Frankly, my own opinion is that a court should have made a decision that looked like this:
- The pilots may organize in any way they wish including creating an independent union. However,
- The pilots must integrate according to the ALPA/Nicolau seniority integration arbitration decision before anything else occurs. Binding arbitration that results in a decision should be enforced otherwise binding arbitration isn’t binding.
- After the seniority integration is implemented, the pilots may work out their contracts and future seniority issues among themselves and with the company leadership.
Under that scenario, no one gets their cake and the chance to eat it too.
Now, there is a reason why most pilots actually view the US Airways / AA merger as a good thing. There is now federal law which governs a seniority integration which didn’t exist when America West bought US Airways. This law works fairly well. Not perfectly but it does get the job done and that’s important.
American Airlines pilots are very senior and know that under that federal law they’ll do pretty well. If they do pretty well and the new airline is successful, their future is pretty secure and that’s what a pilot wants.
America West pilots know that they’ll do pretty well because the merger framework pretty much raises their incomes to levels never thought of before because the baseline for those wages will be AA pilot wages. Even if they lose some positions in seniority, everyone makes a lot more money. Best of all, USAPA almost certainly goes away as a union and that is an emotional win for America West pilots. (I would argue that while USAPA is pretty awful as a union, they aren’t exactly upgrading big with AA’s Allied Pilots Association.)
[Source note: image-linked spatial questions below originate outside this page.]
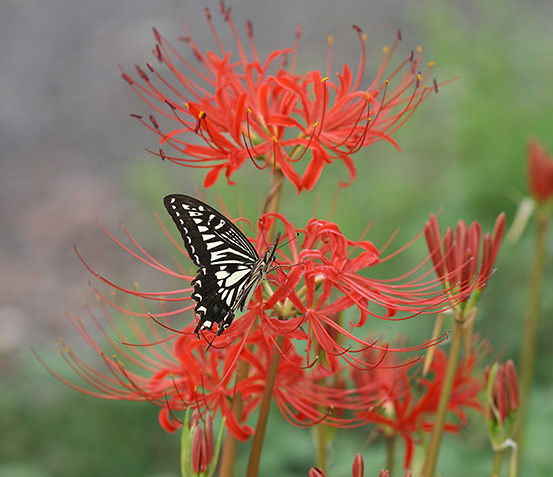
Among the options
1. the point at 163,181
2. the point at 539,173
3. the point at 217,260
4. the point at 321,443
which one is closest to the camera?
the point at 217,260

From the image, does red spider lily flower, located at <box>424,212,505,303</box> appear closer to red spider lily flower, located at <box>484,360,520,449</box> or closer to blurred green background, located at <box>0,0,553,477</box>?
red spider lily flower, located at <box>484,360,520,449</box>

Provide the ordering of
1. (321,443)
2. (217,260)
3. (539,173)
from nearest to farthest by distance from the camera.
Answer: (217,260)
(321,443)
(539,173)

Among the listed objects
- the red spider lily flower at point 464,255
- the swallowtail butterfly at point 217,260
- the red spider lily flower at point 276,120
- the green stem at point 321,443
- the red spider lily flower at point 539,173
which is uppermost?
the red spider lily flower at point 539,173

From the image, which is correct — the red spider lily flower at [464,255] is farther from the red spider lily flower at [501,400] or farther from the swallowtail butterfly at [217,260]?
the swallowtail butterfly at [217,260]

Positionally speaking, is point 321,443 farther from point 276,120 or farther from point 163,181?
point 163,181

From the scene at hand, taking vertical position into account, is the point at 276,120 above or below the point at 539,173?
below

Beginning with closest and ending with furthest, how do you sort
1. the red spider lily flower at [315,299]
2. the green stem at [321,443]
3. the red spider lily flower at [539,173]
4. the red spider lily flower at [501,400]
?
the red spider lily flower at [315,299]
the red spider lily flower at [501,400]
the green stem at [321,443]
the red spider lily flower at [539,173]

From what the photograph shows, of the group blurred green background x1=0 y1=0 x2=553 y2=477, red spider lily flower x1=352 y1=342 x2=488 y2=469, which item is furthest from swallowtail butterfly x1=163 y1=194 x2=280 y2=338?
red spider lily flower x1=352 y1=342 x2=488 y2=469

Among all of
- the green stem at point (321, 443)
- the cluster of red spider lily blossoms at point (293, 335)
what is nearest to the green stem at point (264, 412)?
the cluster of red spider lily blossoms at point (293, 335)

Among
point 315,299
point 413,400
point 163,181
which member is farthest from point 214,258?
point 163,181
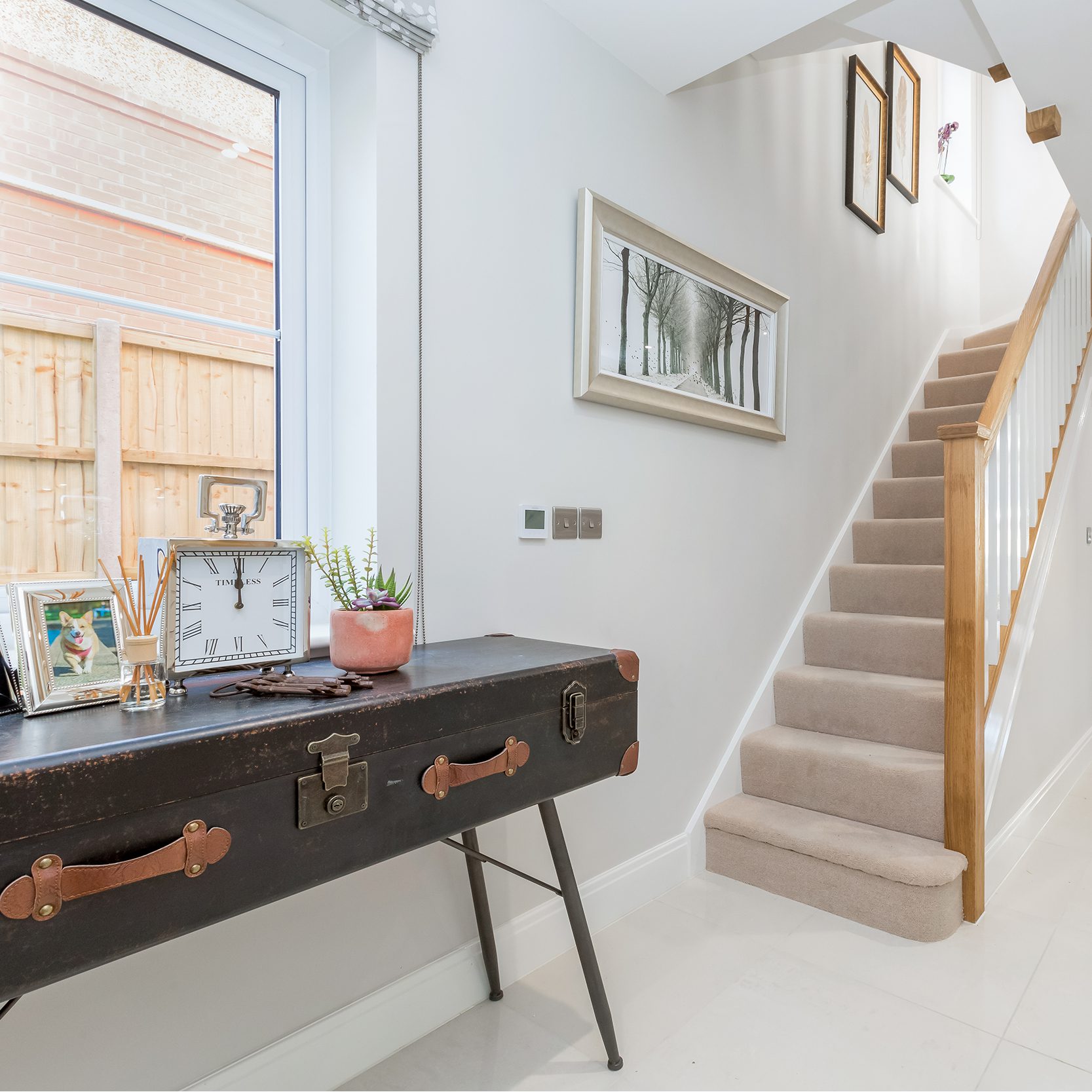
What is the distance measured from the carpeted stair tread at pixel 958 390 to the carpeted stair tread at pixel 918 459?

US Airways (Old) pilots are very senior and know that they’ll do pretty well under the federal law as seniority integration goes and they, too, get a big raise.
All three parties in this know that they don’t have to deal with a multi-year mess of seniority integration if this deal is made because the McCaskill Bond statute provides adequate framework for a fairly timely seniority integration. No union leadership in this battle has to “fight” because there is only so much that can be fought for under the law now. Notice that in the United / Continental merger there really wasn’t much “fight” between the unions as there were few areas where any “fight” could occur.
So despite the naysayers predicting a mess of seniority integration, that’s not really true. It will happen and the worse case scenario is that everyone gets a pay raise and gets a fairly secure future with an airline that can compete globally. More so, Doug Parker and his team also know this and also know that if they present a deal that gets everyone a bit of what they want in a worst case scenario, they’ll be integrated in fairly short time. They can do this deal and succeed in the labor area without much fear and most creditors know this by now.